BEGIN THE INPUT

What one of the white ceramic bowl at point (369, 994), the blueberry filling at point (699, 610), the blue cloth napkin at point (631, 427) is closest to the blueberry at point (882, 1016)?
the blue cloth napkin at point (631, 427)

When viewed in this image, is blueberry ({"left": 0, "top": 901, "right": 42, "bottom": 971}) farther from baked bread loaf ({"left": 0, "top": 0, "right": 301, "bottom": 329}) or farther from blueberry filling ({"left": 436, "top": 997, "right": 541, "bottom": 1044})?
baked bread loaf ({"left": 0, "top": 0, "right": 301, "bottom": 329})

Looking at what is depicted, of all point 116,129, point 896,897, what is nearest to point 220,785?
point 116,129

END THE INPUT
BEGIN THE INPUT

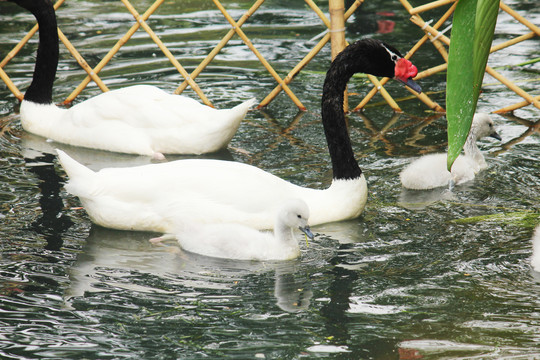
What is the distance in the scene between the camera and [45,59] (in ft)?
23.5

END THE INPUT

WRITTEN INSTRUCTION: Please show each line above that contains the word "bread".

THE RESULT:
When viewed in this image, is blueberry ({"left": 0, "top": 901, "right": 42, "bottom": 971}) farther from baked bread loaf ({"left": 0, "top": 0, "right": 301, "bottom": 329}) or farther from blueberry filling ({"left": 436, "top": 997, "right": 541, "bottom": 1044})?
baked bread loaf ({"left": 0, "top": 0, "right": 301, "bottom": 329})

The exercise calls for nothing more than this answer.